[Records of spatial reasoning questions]
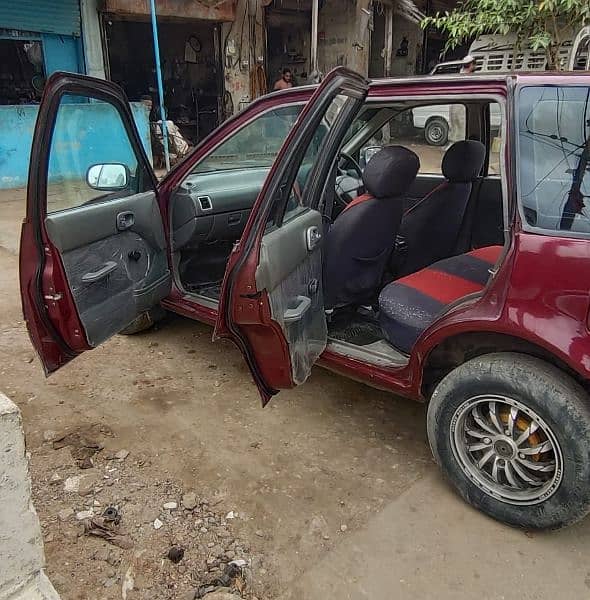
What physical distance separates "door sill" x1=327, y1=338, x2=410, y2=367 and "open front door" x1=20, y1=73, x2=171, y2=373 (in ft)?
3.58

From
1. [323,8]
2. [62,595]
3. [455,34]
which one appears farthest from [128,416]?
[323,8]

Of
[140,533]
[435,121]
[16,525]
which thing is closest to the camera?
[16,525]

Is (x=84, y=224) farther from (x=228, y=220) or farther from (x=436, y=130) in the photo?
(x=436, y=130)

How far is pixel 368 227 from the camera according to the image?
2.96 metres

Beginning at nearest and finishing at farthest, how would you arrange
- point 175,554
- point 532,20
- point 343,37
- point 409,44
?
point 175,554, point 532,20, point 343,37, point 409,44

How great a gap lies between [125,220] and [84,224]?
11.1 inches

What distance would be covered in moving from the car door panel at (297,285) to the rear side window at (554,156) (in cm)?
96

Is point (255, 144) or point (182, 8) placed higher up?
point (182, 8)

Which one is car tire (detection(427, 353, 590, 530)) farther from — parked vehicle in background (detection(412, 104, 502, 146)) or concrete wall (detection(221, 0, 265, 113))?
concrete wall (detection(221, 0, 265, 113))

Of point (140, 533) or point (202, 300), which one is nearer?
point (140, 533)

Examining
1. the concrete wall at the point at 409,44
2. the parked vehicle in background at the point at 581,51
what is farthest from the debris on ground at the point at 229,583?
the concrete wall at the point at 409,44

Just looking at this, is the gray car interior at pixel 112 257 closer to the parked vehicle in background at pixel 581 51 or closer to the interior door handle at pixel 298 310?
the interior door handle at pixel 298 310

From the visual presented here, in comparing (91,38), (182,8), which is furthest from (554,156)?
(182,8)

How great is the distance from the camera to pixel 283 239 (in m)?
2.44
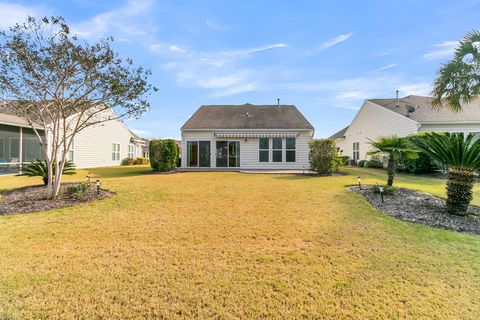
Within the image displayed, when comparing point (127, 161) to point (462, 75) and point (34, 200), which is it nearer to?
point (34, 200)

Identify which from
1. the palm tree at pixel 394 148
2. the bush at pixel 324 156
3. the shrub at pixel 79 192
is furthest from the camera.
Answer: the bush at pixel 324 156

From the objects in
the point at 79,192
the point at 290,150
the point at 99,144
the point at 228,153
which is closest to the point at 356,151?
the point at 290,150

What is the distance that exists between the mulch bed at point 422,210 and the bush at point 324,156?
6.14 meters

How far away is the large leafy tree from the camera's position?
9133mm

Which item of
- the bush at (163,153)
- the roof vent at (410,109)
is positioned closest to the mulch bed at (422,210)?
the bush at (163,153)

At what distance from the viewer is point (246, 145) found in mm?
24703

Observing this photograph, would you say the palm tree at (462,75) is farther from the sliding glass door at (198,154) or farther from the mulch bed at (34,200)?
the mulch bed at (34,200)

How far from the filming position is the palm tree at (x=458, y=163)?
29.1 ft

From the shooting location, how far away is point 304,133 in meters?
24.3

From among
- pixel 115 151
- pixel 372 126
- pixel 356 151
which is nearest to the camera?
pixel 372 126

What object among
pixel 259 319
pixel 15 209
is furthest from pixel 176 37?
pixel 259 319

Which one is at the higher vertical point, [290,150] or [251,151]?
[290,150]

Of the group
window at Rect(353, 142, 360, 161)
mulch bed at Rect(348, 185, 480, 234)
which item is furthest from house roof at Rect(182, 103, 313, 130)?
mulch bed at Rect(348, 185, 480, 234)

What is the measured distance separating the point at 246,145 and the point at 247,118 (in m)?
4.02
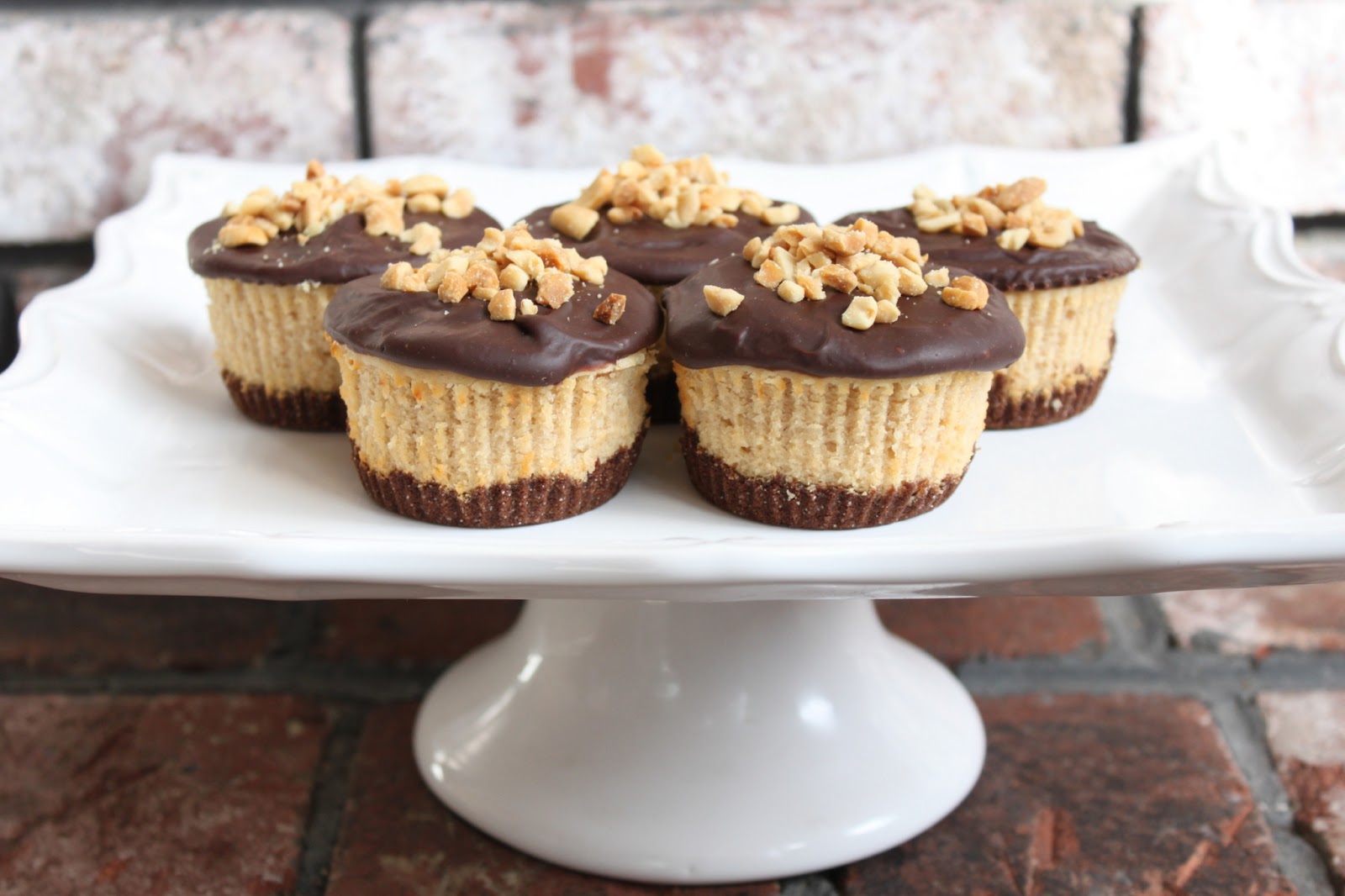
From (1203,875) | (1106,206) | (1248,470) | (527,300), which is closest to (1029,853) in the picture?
(1203,875)

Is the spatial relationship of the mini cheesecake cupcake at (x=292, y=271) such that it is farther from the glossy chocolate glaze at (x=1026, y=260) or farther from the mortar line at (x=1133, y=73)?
the mortar line at (x=1133, y=73)

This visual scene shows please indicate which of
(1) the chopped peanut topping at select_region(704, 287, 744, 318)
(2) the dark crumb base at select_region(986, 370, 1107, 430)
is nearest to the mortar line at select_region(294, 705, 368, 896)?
(1) the chopped peanut topping at select_region(704, 287, 744, 318)

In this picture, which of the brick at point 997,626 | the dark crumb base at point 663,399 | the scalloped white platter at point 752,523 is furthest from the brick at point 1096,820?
the dark crumb base at point 663,399

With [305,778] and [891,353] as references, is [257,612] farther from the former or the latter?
[891,353]

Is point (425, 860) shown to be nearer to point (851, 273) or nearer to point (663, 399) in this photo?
Result: point (663, 399)

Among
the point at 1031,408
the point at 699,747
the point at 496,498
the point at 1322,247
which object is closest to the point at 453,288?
the point at 496,498

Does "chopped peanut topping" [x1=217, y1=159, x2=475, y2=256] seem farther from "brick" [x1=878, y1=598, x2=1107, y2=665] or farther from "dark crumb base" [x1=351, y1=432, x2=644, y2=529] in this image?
"brick" [x1=878, y1=598, x2=1107, y2=665]
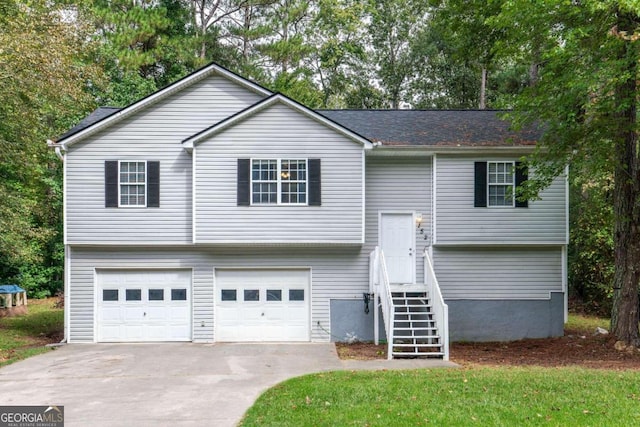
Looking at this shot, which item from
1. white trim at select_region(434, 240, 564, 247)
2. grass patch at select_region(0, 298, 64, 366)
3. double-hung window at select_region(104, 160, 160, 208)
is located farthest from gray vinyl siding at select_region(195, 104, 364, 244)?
grass patch at select_region(0, 298, 64, 366)

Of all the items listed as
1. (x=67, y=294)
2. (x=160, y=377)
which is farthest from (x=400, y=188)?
Result: (x=67, y=294)

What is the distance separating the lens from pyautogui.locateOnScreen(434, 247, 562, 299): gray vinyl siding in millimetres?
15125

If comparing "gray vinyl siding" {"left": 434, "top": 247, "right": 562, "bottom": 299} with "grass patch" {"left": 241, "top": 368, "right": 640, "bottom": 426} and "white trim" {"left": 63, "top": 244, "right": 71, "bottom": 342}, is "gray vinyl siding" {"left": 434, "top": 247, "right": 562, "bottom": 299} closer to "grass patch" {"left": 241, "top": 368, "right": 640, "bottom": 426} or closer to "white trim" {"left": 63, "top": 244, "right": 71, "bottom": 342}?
"grass patch" {"left": 241, "top": 368, "right": 640, "bottom": 426}

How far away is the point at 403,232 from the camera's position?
50.1 feet

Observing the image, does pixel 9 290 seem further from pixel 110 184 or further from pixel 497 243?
pixel 497 243

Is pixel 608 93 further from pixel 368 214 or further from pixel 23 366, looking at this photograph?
pixel 23 366

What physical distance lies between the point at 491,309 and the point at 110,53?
2207 centimetres

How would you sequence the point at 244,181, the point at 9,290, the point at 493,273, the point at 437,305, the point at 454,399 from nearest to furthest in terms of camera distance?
the point at 454,399 → the point at 437,305 → the point at 244,181 → the point at 493,273 → the point at 9,290

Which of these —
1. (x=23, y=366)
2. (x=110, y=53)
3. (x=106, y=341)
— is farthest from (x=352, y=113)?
(x=110, y=53)

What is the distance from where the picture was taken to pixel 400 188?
15.3 metres

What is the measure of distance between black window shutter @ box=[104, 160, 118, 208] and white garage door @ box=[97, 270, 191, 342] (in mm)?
1955

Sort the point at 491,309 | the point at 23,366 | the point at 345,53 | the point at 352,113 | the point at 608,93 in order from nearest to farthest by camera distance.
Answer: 1. the point at 23,366
2. the point at 608,93
3. the point at 491,309
4. the point at 352,113
5. the point at 345,53

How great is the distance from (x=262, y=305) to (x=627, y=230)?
30.7ft

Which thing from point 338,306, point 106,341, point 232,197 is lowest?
point 106,341
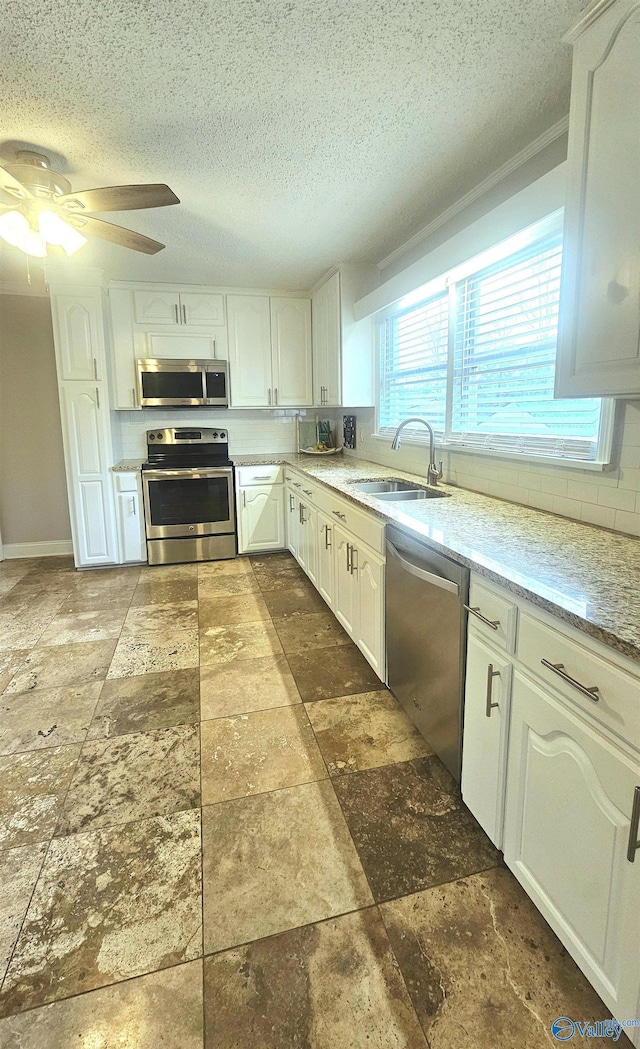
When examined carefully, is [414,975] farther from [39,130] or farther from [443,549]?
[39,130]

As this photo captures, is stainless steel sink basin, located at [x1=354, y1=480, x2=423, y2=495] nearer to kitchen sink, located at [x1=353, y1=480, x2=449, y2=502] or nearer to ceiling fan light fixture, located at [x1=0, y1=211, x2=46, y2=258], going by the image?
kitchen sink, located at [x1=353, y1=480, x2=449, y2=502]

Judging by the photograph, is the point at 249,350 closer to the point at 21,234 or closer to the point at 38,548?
the point at 21,234

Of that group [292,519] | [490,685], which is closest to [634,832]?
[490,685]

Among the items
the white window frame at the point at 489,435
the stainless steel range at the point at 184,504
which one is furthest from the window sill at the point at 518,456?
the stainless steel range at the point at 184,504

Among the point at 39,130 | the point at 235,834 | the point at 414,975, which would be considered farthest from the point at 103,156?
the point at 414,975

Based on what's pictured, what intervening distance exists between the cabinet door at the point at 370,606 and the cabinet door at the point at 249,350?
2.57 metres

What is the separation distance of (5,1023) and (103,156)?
2.93m

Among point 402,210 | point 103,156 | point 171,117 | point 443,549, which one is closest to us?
point 443,549

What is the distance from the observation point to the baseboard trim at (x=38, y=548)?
4.69 meters

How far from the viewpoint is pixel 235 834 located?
1.63m

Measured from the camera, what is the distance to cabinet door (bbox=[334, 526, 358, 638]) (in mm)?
2699

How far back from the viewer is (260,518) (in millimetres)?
4613

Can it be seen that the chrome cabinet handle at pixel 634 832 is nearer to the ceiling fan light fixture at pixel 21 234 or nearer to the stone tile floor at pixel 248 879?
the stone tile floor at pixel 248 879

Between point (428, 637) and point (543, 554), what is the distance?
532mm
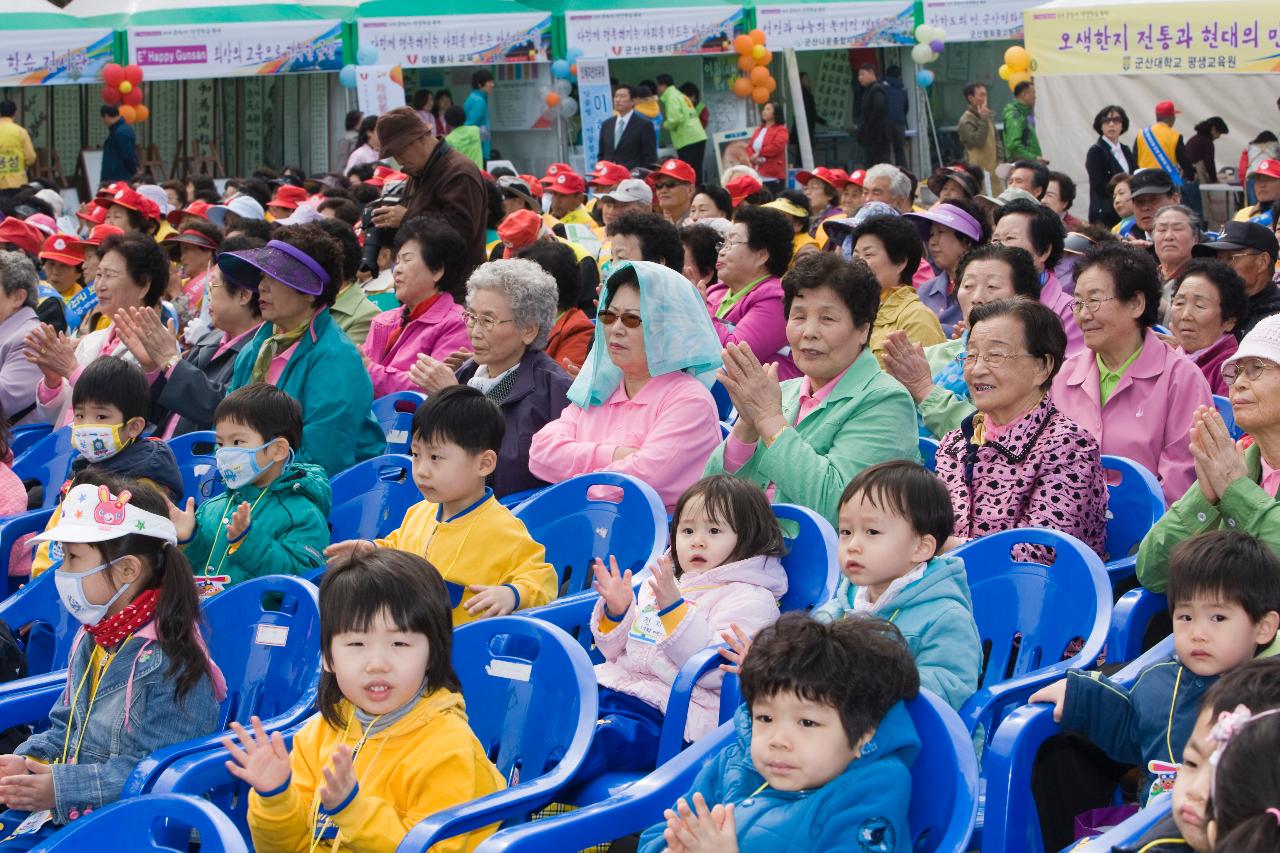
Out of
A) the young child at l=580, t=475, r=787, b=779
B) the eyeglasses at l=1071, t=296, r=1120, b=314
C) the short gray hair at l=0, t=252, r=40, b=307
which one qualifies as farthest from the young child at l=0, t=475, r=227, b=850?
the short gray hair at l=0, t=252, r=40, b=307

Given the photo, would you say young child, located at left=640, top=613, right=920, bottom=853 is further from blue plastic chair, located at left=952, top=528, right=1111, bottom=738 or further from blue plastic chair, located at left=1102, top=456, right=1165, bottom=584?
blue plastic chair, located at left=1102, top=456, right=1165, bottom=584

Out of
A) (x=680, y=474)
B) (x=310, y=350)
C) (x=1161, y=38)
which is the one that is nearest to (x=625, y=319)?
(x=680, y=474)

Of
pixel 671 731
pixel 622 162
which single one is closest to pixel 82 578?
pixel 671 731

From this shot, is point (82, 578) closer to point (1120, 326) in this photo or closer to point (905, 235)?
point (1120, 326)

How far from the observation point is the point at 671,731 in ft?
9.96

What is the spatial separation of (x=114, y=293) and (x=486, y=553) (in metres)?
3.41

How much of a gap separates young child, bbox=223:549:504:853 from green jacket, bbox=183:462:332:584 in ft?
3.83

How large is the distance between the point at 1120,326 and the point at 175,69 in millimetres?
14191

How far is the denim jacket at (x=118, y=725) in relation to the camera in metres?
3.24

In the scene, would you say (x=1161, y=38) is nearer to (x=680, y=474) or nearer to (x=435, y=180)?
(x=435, y=180)

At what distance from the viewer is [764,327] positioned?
6.23m

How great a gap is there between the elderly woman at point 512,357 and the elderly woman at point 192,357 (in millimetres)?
970

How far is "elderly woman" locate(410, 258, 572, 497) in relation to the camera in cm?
489

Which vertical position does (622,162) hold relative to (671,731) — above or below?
above
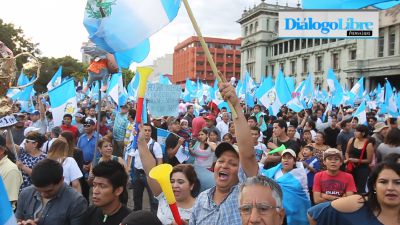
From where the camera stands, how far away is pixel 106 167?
3.02 meters

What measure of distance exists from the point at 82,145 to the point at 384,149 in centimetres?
462

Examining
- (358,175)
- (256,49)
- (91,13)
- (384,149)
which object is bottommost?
(358,175)

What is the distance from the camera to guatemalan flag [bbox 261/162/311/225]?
179 inches

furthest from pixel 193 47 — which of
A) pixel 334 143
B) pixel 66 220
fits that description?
pixel 66 220

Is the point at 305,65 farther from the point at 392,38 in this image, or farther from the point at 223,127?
the point at 223,127

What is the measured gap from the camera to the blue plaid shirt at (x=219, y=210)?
2.75 metres

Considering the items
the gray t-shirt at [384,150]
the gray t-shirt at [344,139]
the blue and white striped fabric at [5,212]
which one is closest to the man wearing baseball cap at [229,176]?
the blue and white striped fabric at [5,212]

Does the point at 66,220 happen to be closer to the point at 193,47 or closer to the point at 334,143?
the point at 334,143

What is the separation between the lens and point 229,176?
2.87m

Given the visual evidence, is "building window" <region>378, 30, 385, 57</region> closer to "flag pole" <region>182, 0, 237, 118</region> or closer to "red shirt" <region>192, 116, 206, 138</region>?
"red shirt" <region>192, 116, 206, 138</region>

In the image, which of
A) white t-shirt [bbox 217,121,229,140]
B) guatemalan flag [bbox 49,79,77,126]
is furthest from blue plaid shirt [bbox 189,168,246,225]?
white t-shirt [bbox 217,121,229,140]

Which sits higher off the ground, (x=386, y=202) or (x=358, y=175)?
(x=386, y=202)

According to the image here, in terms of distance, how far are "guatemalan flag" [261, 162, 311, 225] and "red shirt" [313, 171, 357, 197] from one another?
0.80ft

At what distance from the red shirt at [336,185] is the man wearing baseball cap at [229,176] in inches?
92.1
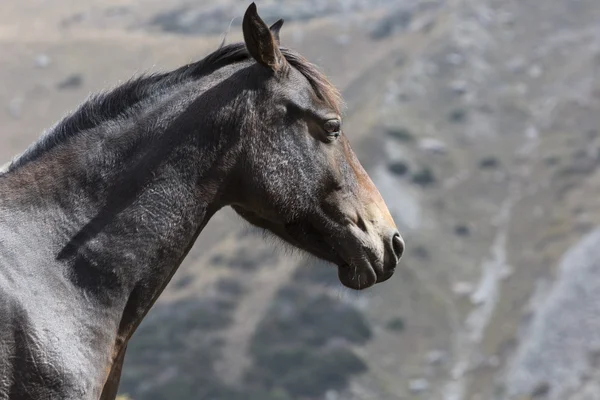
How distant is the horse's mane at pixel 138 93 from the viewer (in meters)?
5.30

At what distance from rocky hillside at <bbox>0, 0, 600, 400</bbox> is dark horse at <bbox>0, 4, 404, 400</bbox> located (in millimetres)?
56594

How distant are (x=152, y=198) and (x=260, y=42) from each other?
105 centimetres

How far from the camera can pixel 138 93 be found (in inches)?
215

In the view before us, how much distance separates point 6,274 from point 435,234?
109864mm

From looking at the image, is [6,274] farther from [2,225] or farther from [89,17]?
[89,17]

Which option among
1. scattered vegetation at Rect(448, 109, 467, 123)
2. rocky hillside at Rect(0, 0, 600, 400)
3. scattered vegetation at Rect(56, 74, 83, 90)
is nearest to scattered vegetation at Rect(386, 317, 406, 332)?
rocky hillside at Rect(0, 0, 600, 400)

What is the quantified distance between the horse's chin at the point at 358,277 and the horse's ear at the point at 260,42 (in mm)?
1254

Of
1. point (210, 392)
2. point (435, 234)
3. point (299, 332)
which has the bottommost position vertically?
point (210, 392)

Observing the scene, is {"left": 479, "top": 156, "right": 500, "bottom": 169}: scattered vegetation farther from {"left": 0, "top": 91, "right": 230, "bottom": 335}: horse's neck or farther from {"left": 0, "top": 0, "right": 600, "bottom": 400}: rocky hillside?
{"left": 0, "top": 91, "right": 230, "bottom": 335}: horse's neck

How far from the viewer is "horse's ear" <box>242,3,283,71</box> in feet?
17.6

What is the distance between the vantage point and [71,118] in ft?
17.6

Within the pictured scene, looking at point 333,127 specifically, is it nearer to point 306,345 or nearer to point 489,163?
point 306,345

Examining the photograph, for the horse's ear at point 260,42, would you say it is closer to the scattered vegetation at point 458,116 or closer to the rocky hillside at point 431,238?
the rocky hillside at point 431,238

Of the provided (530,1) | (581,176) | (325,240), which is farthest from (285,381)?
(530,1)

Aim of the task:
Reproduce the listing above exactly from the line containing "Observing the scene, is" through its last line, with both of those lines included.

Reply to the exercise:
Observing the scene, is {"left": 479, "top": 156, "right": 500, "bottom": 169}: scattered vegetation farther from {"left": 0, "top": 91, "right": 230, "bottom": 335}: horse's neck or farther from {"left": 0, "top": 0, "right": 600, "bottom": 400}: rocky hillside?
{"left": 0, "top": 91, "right": 230, "bottom": 335}: horse's neck

How far from the viewer is "horse's ear" <box>242,3,283,71</box> in feet?
17.6

What is the distance between the vantage point and [71,118] in ft?
17.6

Within the pictured scene, looking at point 333,127 specifically, is it nearer to point 306,345 or nearer to point 489,163?
point 306,345

Examining the photograph, for the horse's ear at point 260,42, would you say it is closer to the scattered vegetation at point 458,116 or closer to the rocky hillside at point 431,238?
the rocky hillside at point 431,238

Of the provided (530,1) | (581,176) | (325,240), which is farthest from (285,381)?
(530,1)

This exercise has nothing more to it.